Reproduce the text of each line in the material below word for word, leaving out the pictures.
───── Extracted records ─────
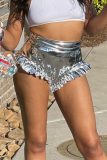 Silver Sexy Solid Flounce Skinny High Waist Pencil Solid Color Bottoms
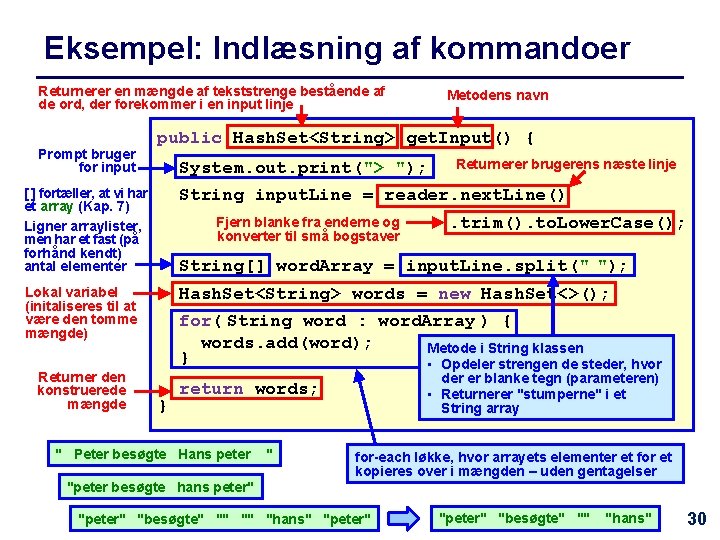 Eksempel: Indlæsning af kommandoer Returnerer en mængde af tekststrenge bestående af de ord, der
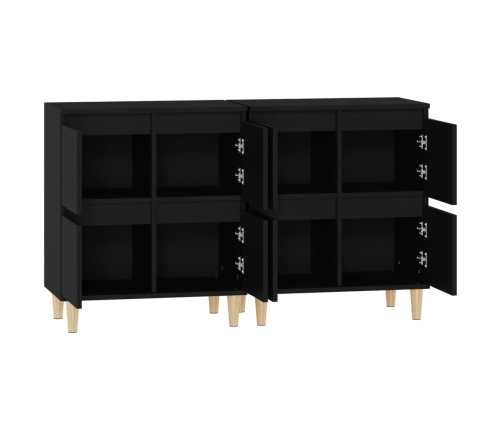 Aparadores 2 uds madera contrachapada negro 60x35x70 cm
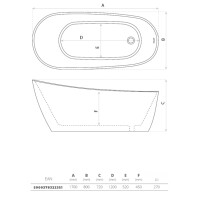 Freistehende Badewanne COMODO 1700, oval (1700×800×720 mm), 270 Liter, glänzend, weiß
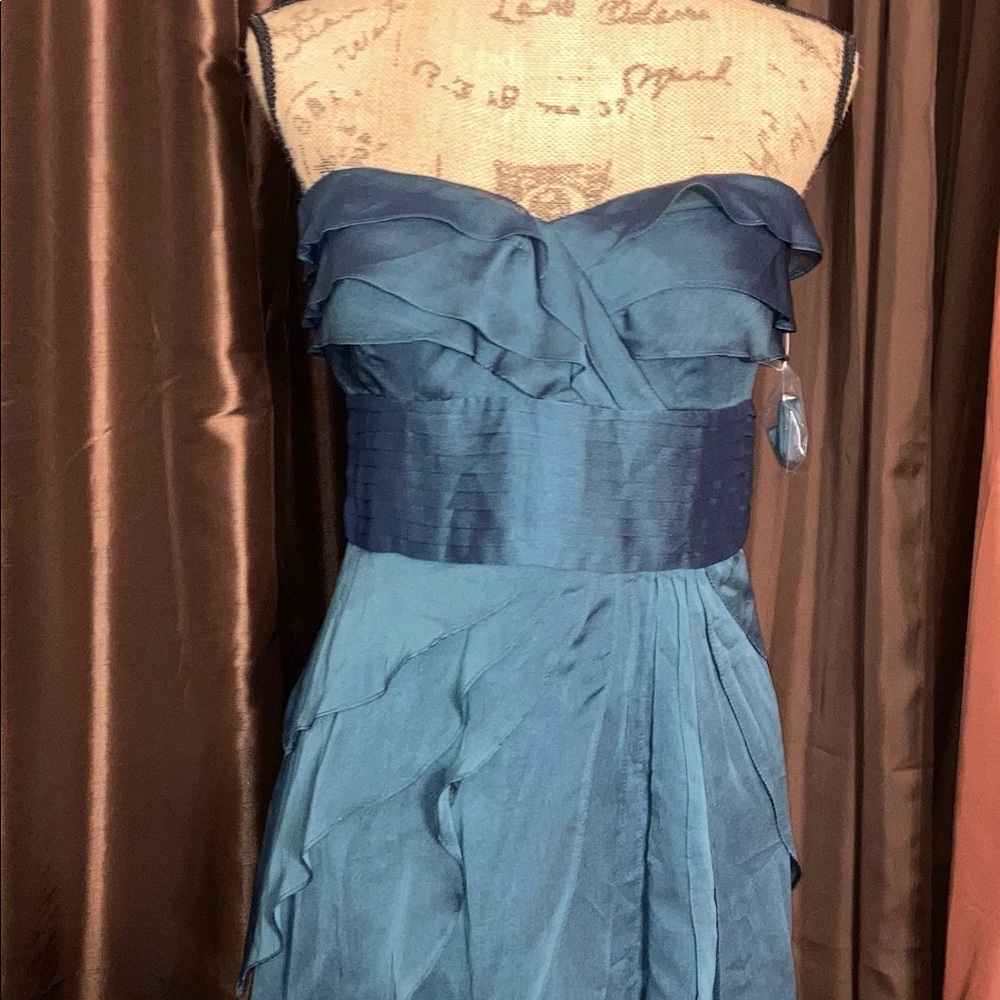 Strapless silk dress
─────
- [Expected output]
 Silver Sexy Solid Flounce Skinny High Waist Pencil Solid Color Bottoms
 Eksempel: Indlæsning af kommandoer Returnerer en mængde af tekststrenge bestående af de ord, der
 Aparadores 2 uds madera contrachapada negro 60x35x70 cm
 Freistehende Badewanne COMODO 1700, oval (1700×800×720 mm), 270 Liter, glänzend, weiß
 Strapless silk dress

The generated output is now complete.